Waite, Schneider, Bayless & Chesley, Stanley M. Chesley, and Paul M. DeMarco; and Robert F. Croskery and Melinda E. Rnisley, for appellees.
Thompson Hiñe, L.L.P., William C. Wilkinson, Brian J. Lamb, and Timothy H. Linville, for appellants.
Risor & Winkler, L.L.C., and John C. Deal; and Jeffrey D. Quayle, urging reversal for amicus curiae, Ohio Bankers League.
{¶ 65} The bank is an information gatherer at the outset of the relationship, while the potential borrower receives only the opportunity to be heard.
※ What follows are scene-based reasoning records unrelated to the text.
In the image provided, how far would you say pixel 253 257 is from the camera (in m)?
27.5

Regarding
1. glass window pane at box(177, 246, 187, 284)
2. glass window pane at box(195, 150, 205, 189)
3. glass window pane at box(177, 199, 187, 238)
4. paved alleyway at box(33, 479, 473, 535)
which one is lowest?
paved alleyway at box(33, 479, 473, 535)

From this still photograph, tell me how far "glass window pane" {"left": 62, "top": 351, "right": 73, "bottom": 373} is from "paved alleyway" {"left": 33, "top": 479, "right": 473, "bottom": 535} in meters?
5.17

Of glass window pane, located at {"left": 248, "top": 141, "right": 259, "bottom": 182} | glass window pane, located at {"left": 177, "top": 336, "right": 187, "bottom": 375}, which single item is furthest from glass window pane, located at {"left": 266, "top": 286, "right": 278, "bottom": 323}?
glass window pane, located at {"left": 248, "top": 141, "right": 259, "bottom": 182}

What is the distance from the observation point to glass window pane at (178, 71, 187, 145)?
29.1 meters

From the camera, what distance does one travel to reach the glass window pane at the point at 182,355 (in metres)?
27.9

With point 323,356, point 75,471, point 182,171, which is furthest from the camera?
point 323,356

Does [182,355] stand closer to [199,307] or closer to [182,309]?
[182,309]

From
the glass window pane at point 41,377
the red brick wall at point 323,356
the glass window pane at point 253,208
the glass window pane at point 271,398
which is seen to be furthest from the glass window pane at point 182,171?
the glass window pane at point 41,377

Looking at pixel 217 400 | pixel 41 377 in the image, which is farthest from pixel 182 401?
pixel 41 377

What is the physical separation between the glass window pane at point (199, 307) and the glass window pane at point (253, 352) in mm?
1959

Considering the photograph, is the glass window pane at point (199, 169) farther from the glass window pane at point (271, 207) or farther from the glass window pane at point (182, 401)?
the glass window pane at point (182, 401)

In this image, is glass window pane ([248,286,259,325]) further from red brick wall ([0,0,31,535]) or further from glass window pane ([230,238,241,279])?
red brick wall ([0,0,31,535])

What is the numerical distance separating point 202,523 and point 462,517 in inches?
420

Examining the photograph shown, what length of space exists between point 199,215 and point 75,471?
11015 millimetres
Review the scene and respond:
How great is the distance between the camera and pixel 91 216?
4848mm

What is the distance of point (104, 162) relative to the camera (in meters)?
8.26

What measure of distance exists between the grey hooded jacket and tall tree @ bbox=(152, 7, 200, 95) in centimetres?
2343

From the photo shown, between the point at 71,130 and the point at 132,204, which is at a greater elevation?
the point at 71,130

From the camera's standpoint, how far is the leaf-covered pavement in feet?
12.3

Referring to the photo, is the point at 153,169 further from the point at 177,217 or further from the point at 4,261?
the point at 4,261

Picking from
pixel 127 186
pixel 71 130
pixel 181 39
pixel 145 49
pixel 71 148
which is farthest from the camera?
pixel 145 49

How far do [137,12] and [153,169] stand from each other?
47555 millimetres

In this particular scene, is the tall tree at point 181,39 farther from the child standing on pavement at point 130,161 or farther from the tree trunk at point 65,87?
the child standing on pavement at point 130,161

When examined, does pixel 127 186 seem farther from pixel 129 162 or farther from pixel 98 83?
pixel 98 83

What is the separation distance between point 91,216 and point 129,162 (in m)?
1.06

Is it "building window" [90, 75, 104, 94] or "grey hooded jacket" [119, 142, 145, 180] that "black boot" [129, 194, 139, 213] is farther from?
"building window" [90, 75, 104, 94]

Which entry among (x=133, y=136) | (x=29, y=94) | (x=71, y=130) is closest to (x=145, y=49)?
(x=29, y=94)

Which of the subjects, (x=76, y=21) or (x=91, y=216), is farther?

The relative positions of the parties are at their most unequal at that point, with the bank in the superior position. The special trust reposed in the bank and the bank’s resulting position of superiority should give rise to a limited fiduciary duty in the bank to keep the borrower’s sensitive information confidential.
{¶ 66} To find a limited fiduciary duty as to confidentiality would not change the practices of most banks, but would simply function as an affirmation of their existing policies. The system currently works because customers have faith in the confidentiality of their disclosures. The majority opinion throws that into doubt. To find that there is no duty is to jeopardize a public trust. In a time when financial information and identity can be corrupted and used in a growing number of nefarious ways, it inures to no one’s best interest to place in doubt the duty of financial institutions to be trustworthy holders of confidential, sensitive information.
Farmer and Lundberg Stratton, JJ., concur in the foregoing dissenting opinion.